MERCATO - "La società ha una forma di comunicazione moderna, che è quella di non sottolineare mai all’interno della rosa eventuali mancanze ma aumentare sempre il valore dei giocatori a disposizione, per mantenere lo spogliatoio tranquillo e far sentire che c’è stima da parte della dirigenza. Sono abbastanza convinto che stiano facendo qualcosa per un difensore centrale e anche per un attaccante. Saltato Kjaer e saltato Gabbia è subentrato Kalulu, che a Genoa ha fatto una prestazione terribile, salvata dal gol, mentre col Sassuolo è già stata un’altra cosa, ha mostrato le sue doti. Un uomo in più però lì ci vuole. La squadra ha dimostrato di poter fare a meno di lui pur non avendo in rosa un vice Ibrahimovic: non può esserci un altro giocatore come lui, intendo un centravanti di ruolo più adeguato rispetto agli attaccanti laterali che ora stanno venendo utilizzati. Magari a gennaio verrà preso".

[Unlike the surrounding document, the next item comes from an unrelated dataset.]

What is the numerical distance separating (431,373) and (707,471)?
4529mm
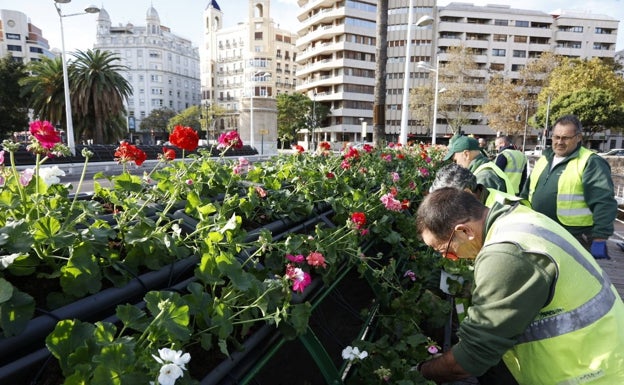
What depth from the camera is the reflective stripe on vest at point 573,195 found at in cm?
381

CALABRIA - "Se ci fosse il premio della NBA al “Most Improved Player” Calabria lo meriterebbe, ma non solo a livello del Milan, a livello di tutto il campionato. È il giocatore che ha fatto i progressi maggiori, si è proprio trasformato. Da un terzino con dei limiti è diventato un terzino di classe internazionale. Il salto di qualità che ha fatto Calabria non l’ha fatto nessuno in questa squadra. C’è Saelemaekers che è un’ala che lo protegge molto, in due sanno lavorare bene sulla fascia. Theo basta a se stesso, invece di Calabria ha bisogno del sostegno di Saelemaekers ma è un binario che funziona molto bene".

LEAO - "Dipende da lui. Ti fa vedere di essere in possesso di doti rare. Abbiamo visto e vediamo in giro giocatori che le loro doti rare le tirano fuori dieci volte a partita ogni domenica ma abbiamo conosciuto anche tanti giocatori che non riescono ad andare al di là di una o due giocate a partita. Dipende da lui, da come cresce, da come matura, dalla voglia che ha di diventare un campione. Ha la stoffa del campione, non c’è dubbio. Il talento si può vedere in due modi e non vale solo per il calcio: come punto d’arrivo o come punto di partenza. Se su una buona dose di talento inizi a lavorare forte per costruirci qualcosa sopra ottieni il campione, se col talento ti limiti a fare due giocate a partita e ti accontenti non vai molto lontano".